Monday, May 17, 2010

Good Morning!

This is something to look forward to in the morning!

Phase 1: Crema
















Phase 2: Foam (before giving it a stir)

Saturday, May 8, 2010

The Brewing Equipment

Here is a picture of our brewing equipment. The most important additions to the espresso machine are the demi cups, milk frothing pitcher and knock box (a must have).

My next "after market" purchase will likely be a more ergonomic tamper.

Thursday, May 6, 2010

The Birth of an Espresso Obsession

After our honeymoon in Italy, my wife and I fell in love with the creamy and delicious blend of bitter and sweet better known as espresso. On our return home, we hoped that our wedding gift, the "Caffe Duomo" (Coffee Cathedral), would satisfy our espresso cravings - after all, it brewed both drip coffee and espresso.

Unfortunately, the Cathedral's espresso was very weak and a poor substitute for its Italian cousin. We quickly learned that it would be impossible for a steam driven machine like the Cathedral to duplicate, or even approximate, true espresso.

What to do? We were quite satisfied with ordering double espresso shots at the local Starbucks and Peets, but that started to get expensive. With some simple math, we realized that the $5 a day we spent getting our daily espresso fix could be applied to the purchase of our very own espresso machine - a pump driven one, of course.

Scouring the Internet for any information we could find choosing the right espresso machine, we ultimately chose the Baby Gaggia. Could there be a better espresso machine for the home brewer? Well, OK, there could be if you want a fully automated, self grinding one. Those, however, were outside our price range.

The Baby Gaggia fit the bill because it was relatively cheap -- around $300 (it's a little more now) vs. the $1,000 one might spend on a more fully-featured machine -- yet it produced high quality coffee. The big bonus with the Baby was its professional quality 3-solenoid dual-boiler. All the critical brewing components were metal while the housing was high impact plastic to save money.
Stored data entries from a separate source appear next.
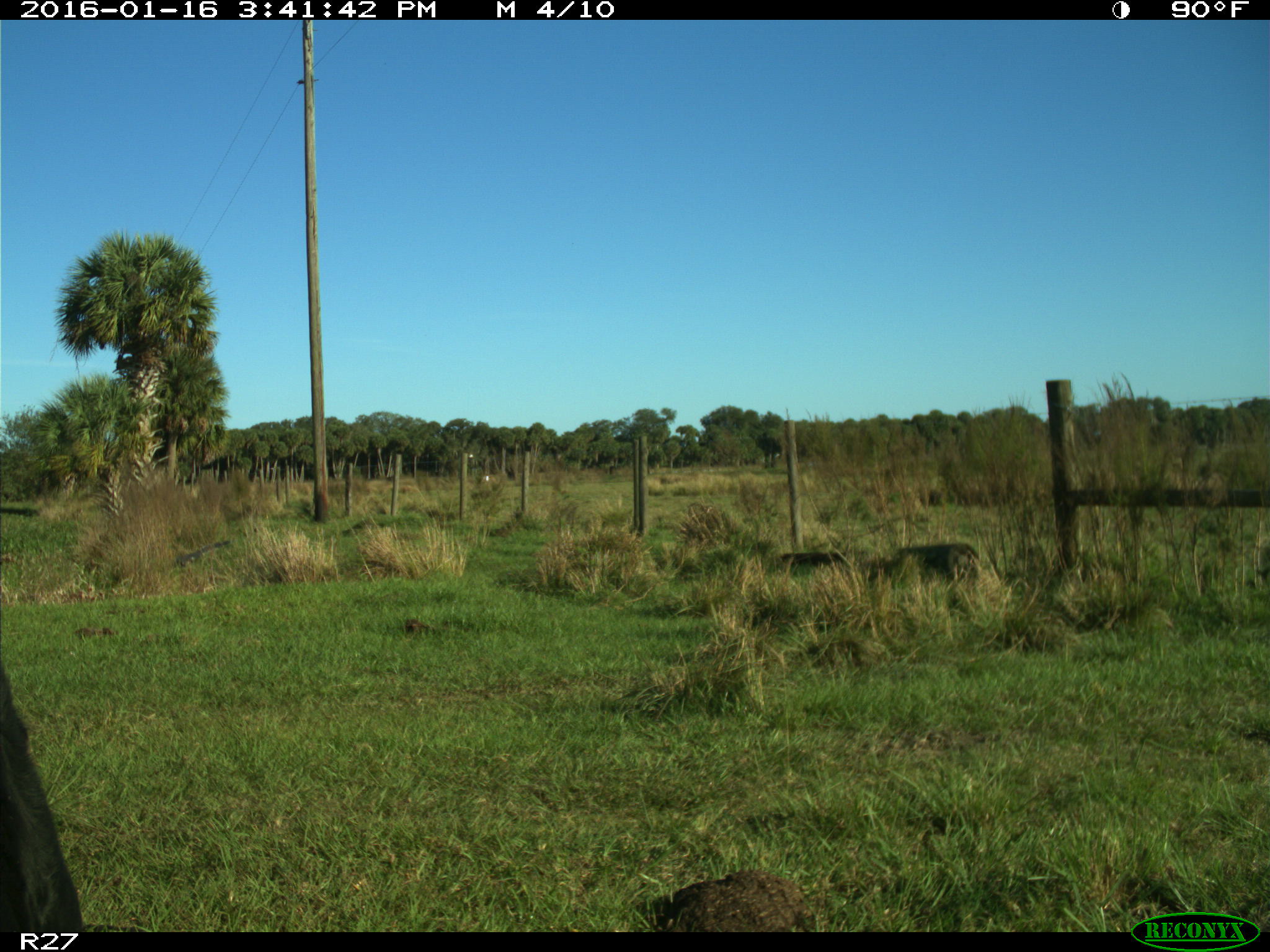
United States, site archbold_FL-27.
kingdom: Animalia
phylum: Chordata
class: Mammalia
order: Artiodactyla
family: Bovidae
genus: Bos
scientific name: Bos taurus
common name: domestic cow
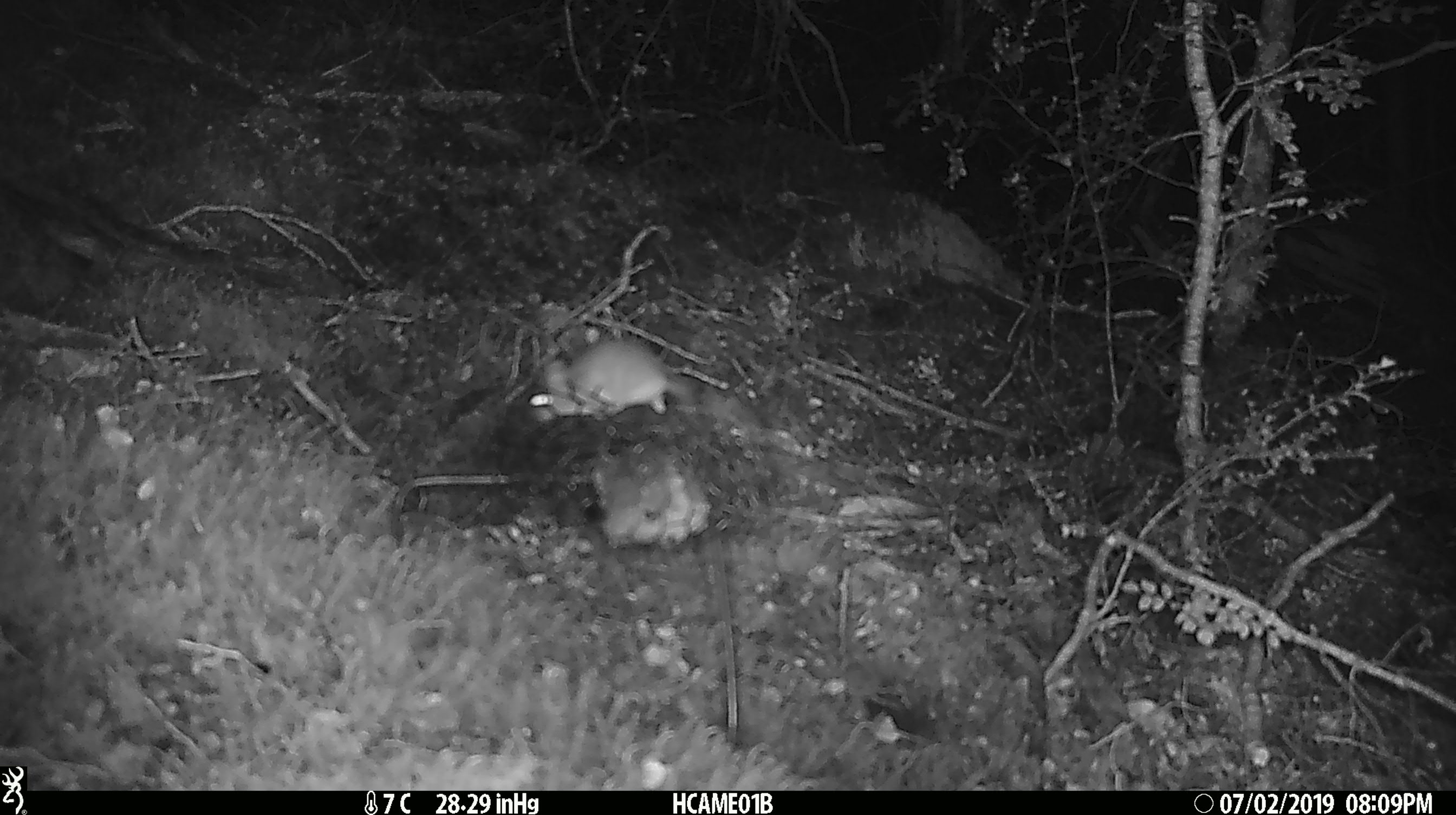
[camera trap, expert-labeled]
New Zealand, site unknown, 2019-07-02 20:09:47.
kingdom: Animalia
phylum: Chordata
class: Mammalia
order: Rodentia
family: Muridae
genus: Mus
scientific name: Mus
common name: mouse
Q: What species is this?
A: Mouse (Mus).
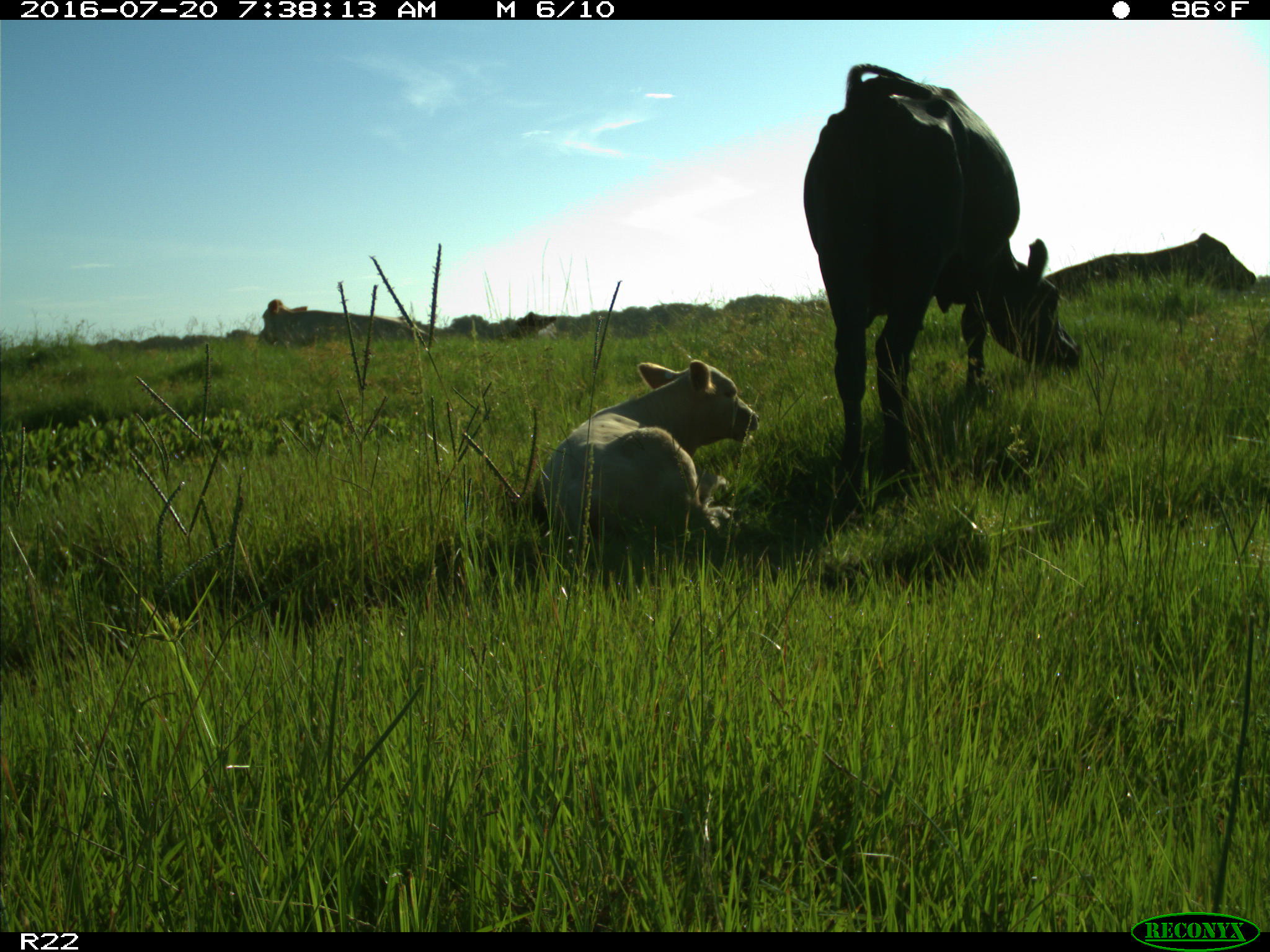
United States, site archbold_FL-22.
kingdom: Animalia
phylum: Chordata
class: Mammalia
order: Artiodactyla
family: Bovidae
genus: Bos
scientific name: Bos taurus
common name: domestic cow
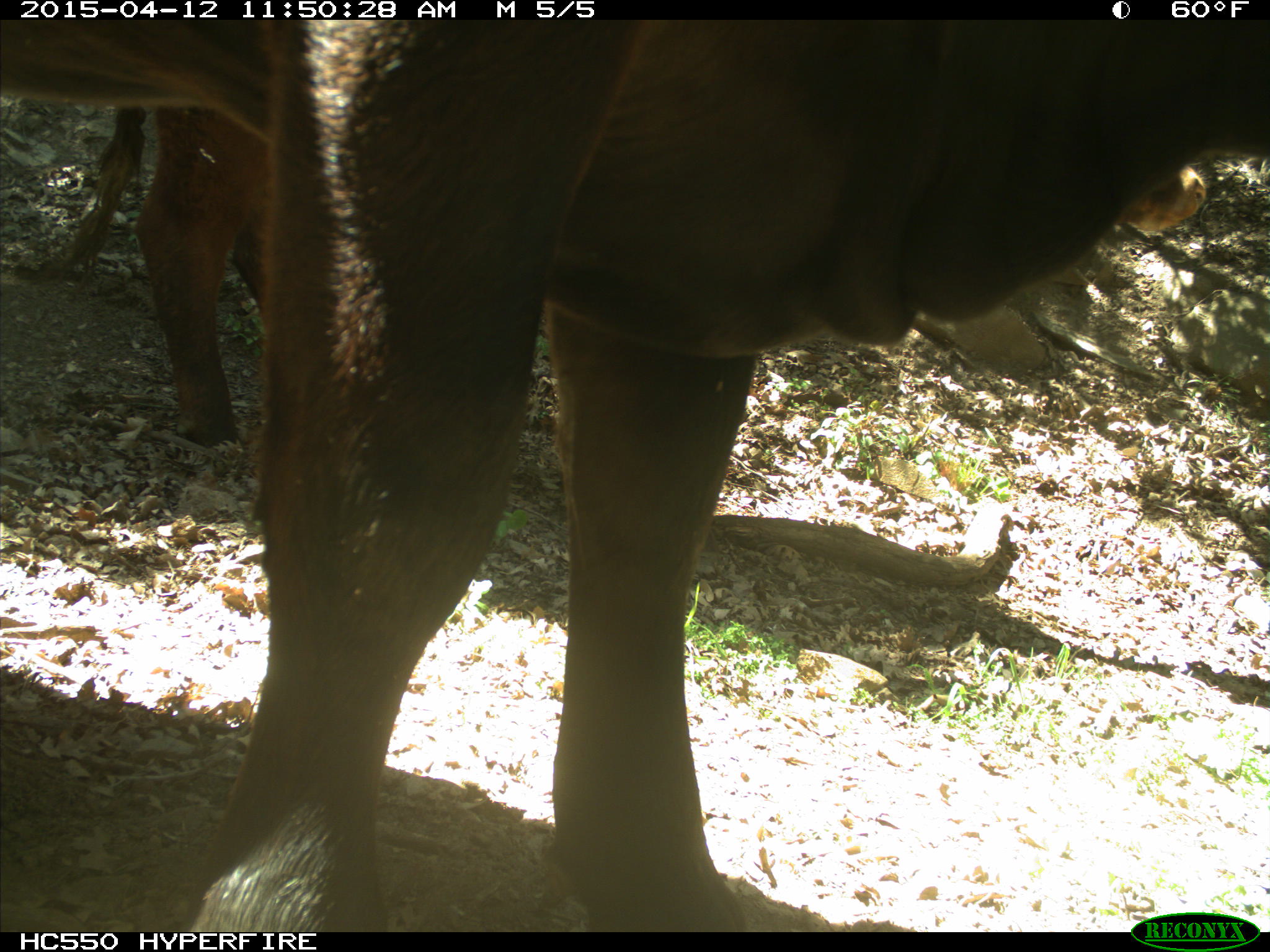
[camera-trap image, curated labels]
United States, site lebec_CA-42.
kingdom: Animalia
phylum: Chordata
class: Mammalia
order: Artiodactyla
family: Bovidae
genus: Bos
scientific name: Bos taurus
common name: domestic cow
Bos taurus (domestic cow).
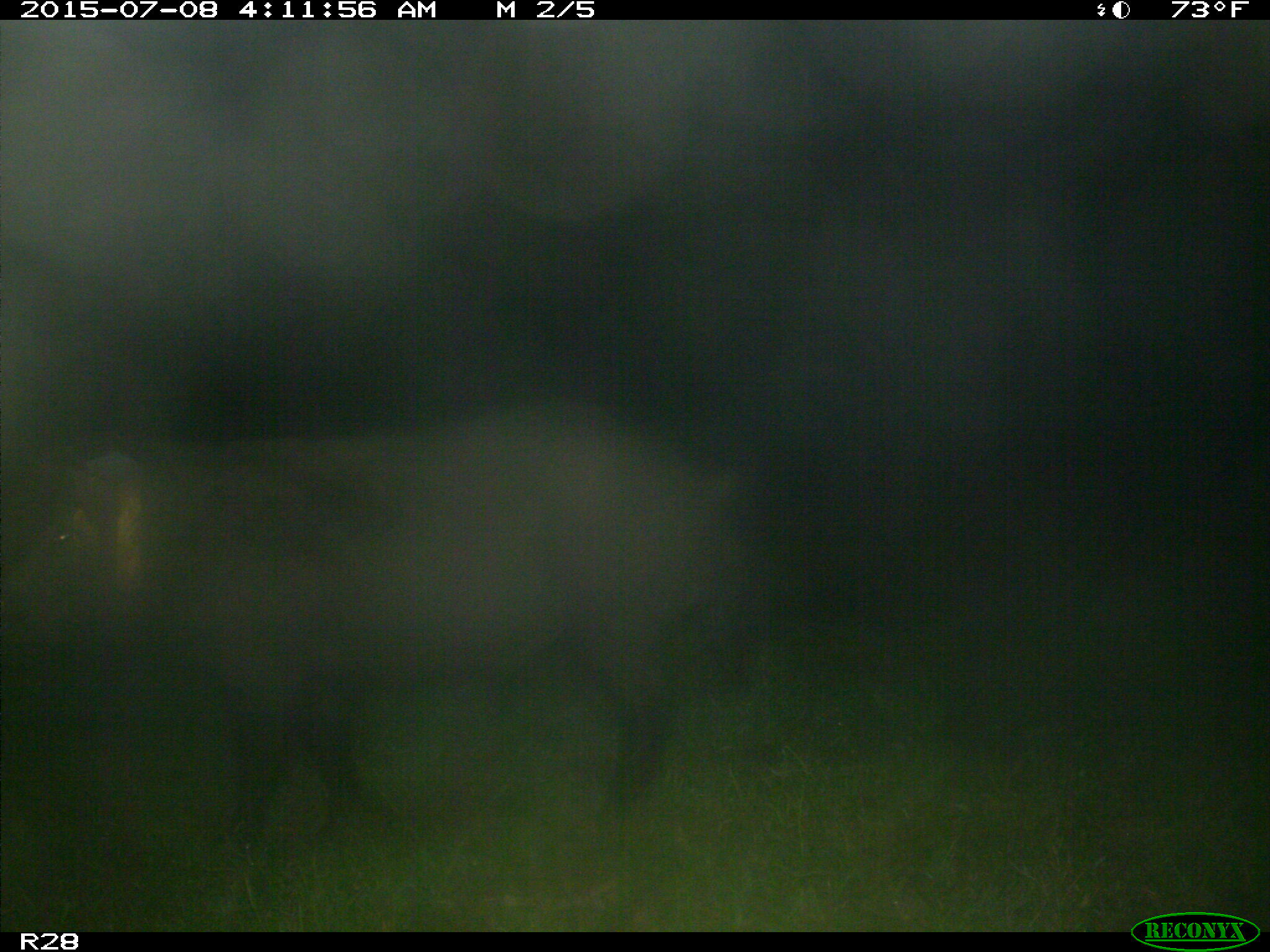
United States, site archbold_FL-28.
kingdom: Animalia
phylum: Chordata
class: Mammalia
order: Artiodactyla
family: Suidae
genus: Sus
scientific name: Sus scrofa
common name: wild boar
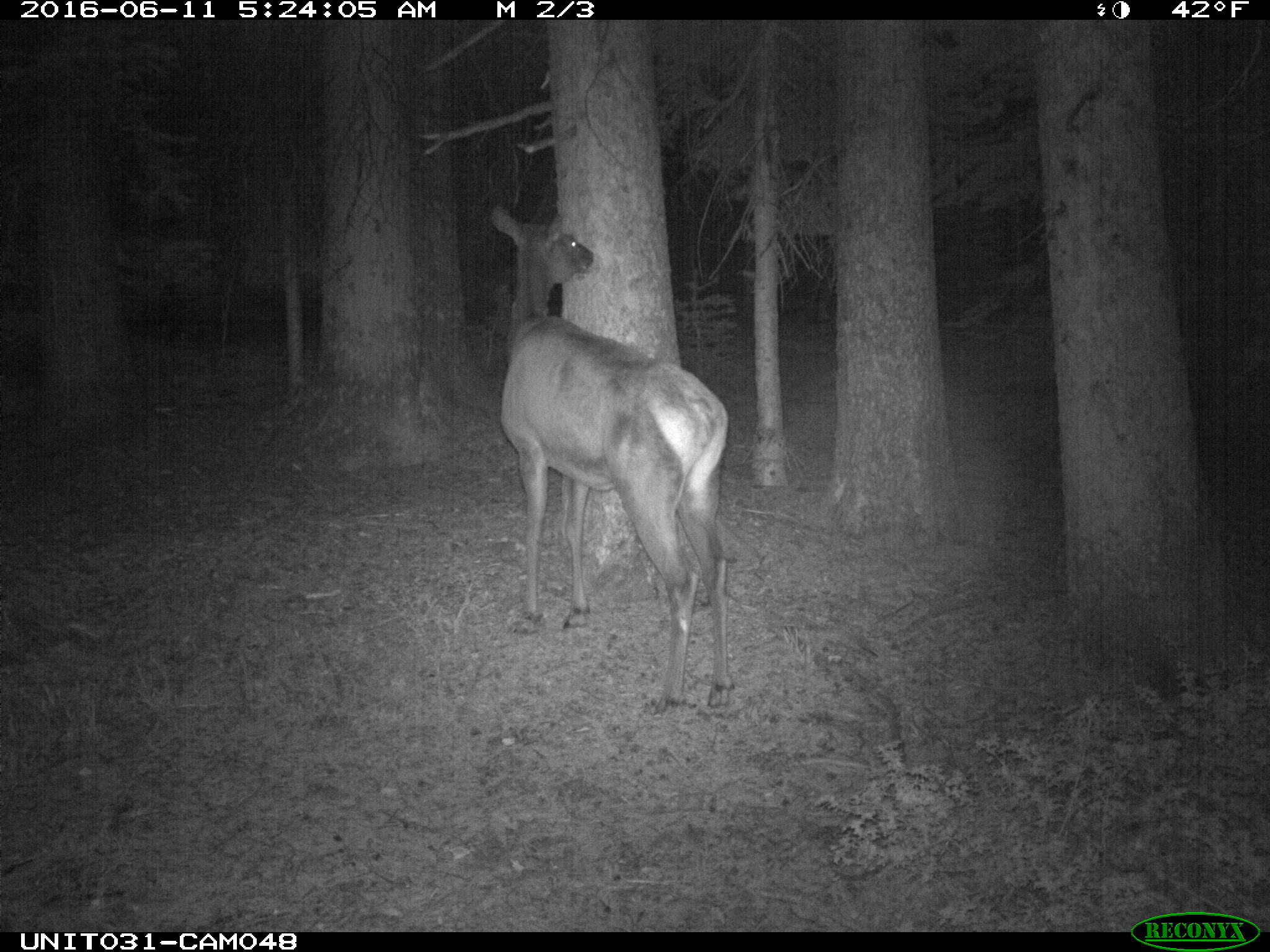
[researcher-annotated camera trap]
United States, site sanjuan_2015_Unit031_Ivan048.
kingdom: Animalia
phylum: Chordata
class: Mammalia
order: Artiodactyla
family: Cervidae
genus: Cervus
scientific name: Cervus elaphus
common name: red deer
Cervus elaphus (red deer).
We have loved this little machine for the last 3 years as it has faithfully served its raison d'etre - giving us a delicious start to our morning every morning! This was the beginning of a beautiful friendship.

My Routine

1. Wake up
2. Turn on the Baby Gaggia espresso machine
3. Let the machine warm up while I workout
4. Place frothing cup under steam wand to catch drips
5. Run water through the group head
6. Run water through the steam wand
7. Pour hot water from frothing cup into espresso cups (this warms them)
8. Froth milk in the frothing cup and pour into the espresso cups (after pouring out the water, of course)
9. Purge steam through frothing wand and collect in separate cup or glass (use it to clean the group head between multiple brews)
10. Load the filter holder with espresso - tamp down
11. Brew into the espresso cups until the crema is just right (about a 20 count)
12. Drop the spent espresso puck into the knock box
13. Clean the filter holder with the purged steam water
14. Repeat steps 10 - 13 as needed to brew more espresso shots
15. Add sugar to your espresso as desired and stir
16. Enjoy it HOT!

Extra Credit (for the kids):
1. Use left over foam to make "kids' coffee" - otherwise known as "foamy milk" or "milky foam"
2. Use the brown foamy crema/foam combination to draw pictures on the milky foam

-Popular (and easy) pictures include happy faces, sunshine, kitty cats, dogs, stick figures ... use your imagination!